La valorisation de l’alfa constitue toutefois, un pilier de première importance dans le développement régional à Kasserine. La transformation industrielle de l’alfa contribue à la diminution du taux de chômage au niveau urbain et occupe plusieurs personnes dans le milieu rural où les femmes sont engagées pour la moitié de l’année dans l’activité d’arrachage et de récolte. Toutefois, la Société nationale de cellulose et de papier alfa a perdu son éclat d’antan et sa production est presque à l’arrêt.

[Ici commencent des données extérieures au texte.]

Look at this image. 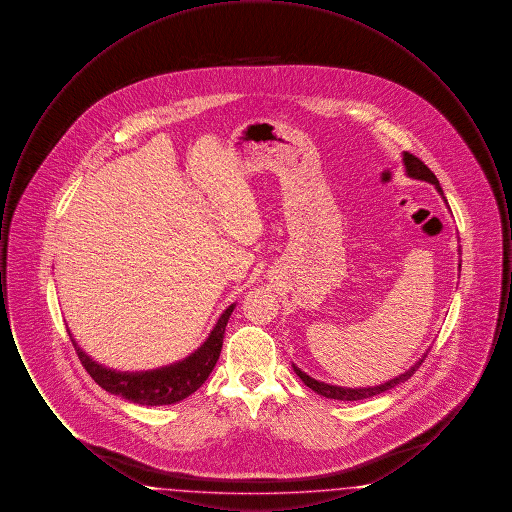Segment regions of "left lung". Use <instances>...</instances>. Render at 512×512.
<instances>
[{"label": "left lung", "instance_id": "obj_1", "mask_svg": "<svg viewBox=\"0 0 512 512\" xmlns=\"http://www.w3.org/2000/svg\"><path fill=\"white\" fill-rule=\"evenodd\" d=\"M403 165H405V174H407L409 178L422 180V182H428V184H434V188L438 190V194L443 197V190H441V186H439L436 174L430 171L418 157H414V155L405 151V153H403ZM443 201H445V205H447V199H445V197H443ZM447 207H449V205H447ZM459 255H461V247H459ZM459 270H461V261H459ZM426 355H428V351H426L409 370H405L403 374L391 378V380L384 382V384L366 386V388L332 386V384H326V382H320V380L311 378V376H309L307 372H303L299 366H292L293 370H295V374L303 380V384H305L307 388H311L315 393H318V395H322V397H326V399H338V401H361V399H368V397H374V395H380V393H384V391L391 390V388H395L397 384L407 382V380L413 376L414 372L418 370V366L422 365V361L426 359Z\"/></svg>", "mask_w": 512, "mask_h": 512}]
</instances>
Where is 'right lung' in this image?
<instances>
[{
	"instance_id": "1",
	"label": "right lung",
	"mask_w": 512,
	"mask_h": 512,
	"mask_svg": "<svg viewBox=\"0 0 512 512\" xmlns=\"http://www.w3.org/2000/svg\"><path fill=\"white\" fill-rule=\"evenodd\" d=\"M236 309V301L228 305L217 324L213 326L207 340L203 341L194 353L188 357L159 368L151 370H115L107 366L99 365L94 361L78 343L74 340L71 330L69 336L73 341L74 349L78 353V359L82 361L88 374L98 382L99 386L113 395H119L122 399L147 407H161V405H174L186 397H190L194 391L199 390L213 368L217 365L224 340V330L228 324V318Z\"/></svg>"
}]
</instances>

La Tunisie des frontières du côté ouest s’est trouvée comme exclue de tout programme de développement après 2011 et suite à la recrudescence des activités terroristes et de la contrebande. Le vide sécuritaire qui s’en est suivi explique en grande partie l’augmentation inquiétante de telles activités. «La moitié nord de la frontière tuniso-algérienne tend à devenir une zone privilégiée de circulation de résine de cannabis et d’armes légères » avait alerté l’International Crisis Group dans un rapport. La disparition des unités de police et de la garde nationale à cette époque dans la région de Kasserine et de Thala a débridé ces activités. Aujourd’hui, et en dépit d’un retour à la normale de la situation, les séquelles de cette période noire de l’histoire de cette région sont toujours là.

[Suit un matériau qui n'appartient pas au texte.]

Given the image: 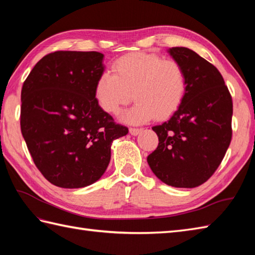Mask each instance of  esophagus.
Segmentation results:
<instances>
[{"label": "esophagus", "instance_id": "1", "mask_svg": "<svg viewBox=\"0 0 255 255\" xmlns=\"http://www.w3.org/2000/svg\"><path fill=\"white\" fill-rule=\"evenodd\" d=\"M142 131L141 128H130L129 129V132H130L131 136H138V134Z\"/></svg>", "mask_w": 255, "mask_h": 255}]
</instances>
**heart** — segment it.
I'll return each mask as SVG.
<instances>
[{"label":"heart","mask_w":255,"mask_h":255,"mask_svg":"<svg viewBox=\"0 0 255 255\" xmlns=\"http://www.w3.org/2000/svg\"><path fill=\"white\" fill-rule=\"evenodd\" d=\"M112 72L97 79L95 101L103 111L115 115L133 97L137 103L121 117L128 124L171 117L186 92V75L181 64L152 53L121 57L113 63Z\"/></svg>","instance_id":"1"}]
</instances>
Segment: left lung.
<instances>
[{"mask_svg": "<svg viewBox=\"0 0 255 255\" xmlns=\"http://www.w3.org/2000/svg\"><path fill=\"white\" fill-rule=\"evenodd\" d=\"M167 52L184 69L186 92L169 121L152 127L159 145L147 161L167 185L193 188L214 174L229 147L232 99L218 69L196 52L185 47Z\"/></svg>", "mask_w": 255, "mask_h": 255, "instance_id": "obj_1", "label": "left lung"}]
</instances>
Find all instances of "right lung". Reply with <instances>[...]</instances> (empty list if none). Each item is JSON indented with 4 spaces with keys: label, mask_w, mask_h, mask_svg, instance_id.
I'll list each match as a JSON object with an SVG mask.
<instances>
[{
    "label": "right lung",
    "mask_w": 255,
    "mask_h": 255,
    "mask_svg": "<svg viewBox=\"0 0 255 255\" xmlns=\"http://www.w3.org/2000/svg\"><path fill=\"white\" fill-rule=\"evenodd\" d=\"M103 59L96 51L52 52L23 84L21 133L38 170L56 186L80 188L100 180L113 141L128 133L95 101Z\"/></svg>",
    "instance_id": "1"
}]
</instances>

Kairouan enregistre le taux de suicides et de tentatives de suicide le plus élevé
Constitué de 13 délégations, le gouvernorat de Kairouan n’est pas mieux loti en termes de développement que ceux de Sidi Bouzid et Kasserine avec notamment un taux de pauvreté de 29,3 % qui le classe en troisième position sur le plan national après Le Kef et Kasserine, selon l’INS, et ce, malgré sa proximité géographique des régions les plus riches : le Sahel (55 km), le Grand Tunis (155 km) et Sfax (136 km). Le taux de chômage à Kairouan est de 16,96 % et le taux d’analphabétisme est de 35,01 %. La majorité de ses délégations sont rurales avec une forte concentration de la population urbaine dans le chef-lieu du gouvernorat. Ce déséquilibre régional a engendré des disparités importantes entre les délégations. Celles de Oueslatia, El Ala et Hajeb el Ayoun affichent les taux de pauvreté les plus élevés, respectivement 40,9%, 38,3% et 36,6%, et se caractérisent par les taux d’abandon scolaire les plus importants.

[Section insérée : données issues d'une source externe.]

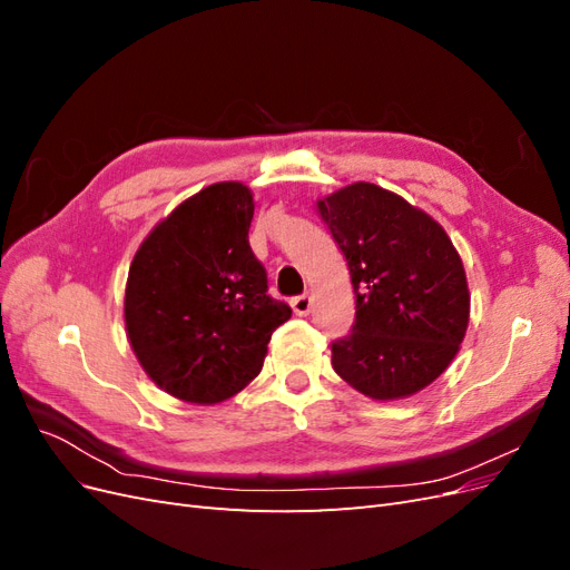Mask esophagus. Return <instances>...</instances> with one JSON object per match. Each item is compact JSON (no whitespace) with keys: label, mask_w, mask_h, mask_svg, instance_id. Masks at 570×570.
Instances as JSON below:
<instances>
[{"label":"esophagus","mask_w":570,"mask_h":570,"mask_svg":"<svg viewBox=\"0 0 570 570\" xmlns=\"http://www.w3.org/2000/svg\"><path fill=\"white\" fill-rule=\"evenodd\" d=\"M292 304V312H295L297 316H308V312H312L314 306V297L312 295H299L289 302Z\"/></svg>","instance_id":"34e87169"}]
</instances>
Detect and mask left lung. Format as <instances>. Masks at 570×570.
<instances>
[{"instance_id": "8db88e82", "label": "left lung", "mask_w": 570, "mask_h": 570, "mask_svg": "<svg viewBox=\"0 0 570 570\" xmlns=\"http://www.w3.org/2000/svg\"><path fill=\"white\" fill-rule=\"evenodd\" d=\"M350 268L356 321L333 368L375 402L404 400L450 368L471 318L463 262L440 223L373 183L316 202Z\"/></svg>"}]
</instances>
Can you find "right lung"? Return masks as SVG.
Instances as JSON below:
<instances>
[{"label":"right lung","mask_w":570,"mask_h":570,"mask_svg":"<svg viewBox=\"0 0 570 570\" xmlns=\"http://www.w3.org/2000/svg\"><path fill=\"white\" fill-rule=\"evenodd\" d=\"M254 195L226 180L161 218L128 271L124 321L151 383L187 404L230 400L262 373L271 335L292 308L266 295L249 247Z\"/></svg>","instance_id":"obj_1"}]
</instances>
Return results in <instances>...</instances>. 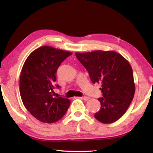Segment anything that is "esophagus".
Returning <instances> with one entry per match:
<instances>
[{"label":"esophagus","mask_w":153,"mask_h":153,"mask_svg":"<svg viewBox=\"0 0 153 153\" xmlns=\"http://www.w3.org/2000/svg\"><path fill=\"white\" fill-rule=\"evenodd\" d=\"M82 98L84 100H88L90 99V97H82Z\"/></svg>","instance_id":"1"}]
</instances>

Les délégations les plus pauvres sont caractérisées par l’agriculture vivrière, un milieu rural dominant, une faiblesse au niveau de l’infrastructure de base, un taux de chômage élevé, un taux d’analphabétisme élevé, un niveau d’instruction très faible de la population, un exode rural assez important et un problème de décrochage scolaire.
Le rapport annuel du Forum tunisien des droits économiques et sociaux (Ftdes) a indiqué que l’année 2023 a enregistré 95 cas de suicide et 52 tentatives de suicide. La plupart concernent des jeunes, dont plus de 80 % sont des hommes. Le taux le plus élevé de suicides et de tentatives de suicide se retrouve dans ce gouvernorat, où cette tendance est devenue une véritable problématique.
Dépassant les cas isolés, ce phénomène est attribué en particulier à la précarité économique et sociale dans la région.
Le Ftdes a relevé 11 cas de suicide et de tentative de suicide en janvier 2024, parmi lesquels une femme. La plupart de ces actes ont eu lieu dans le gouvernorat de Kairouan, suivi du gouvernorat de l’Ariana et de Kasserine.
Tout bien considéré, le volume de l’investissement dans le centre-ouest ne reflète nullement le potentiel réel de ces trois gouvernorats. Les procédures administratives complexes et la faiblesse de l’infrastructure sont pointées du doigt par les observateurs et représentants de la société civile dans ces régions.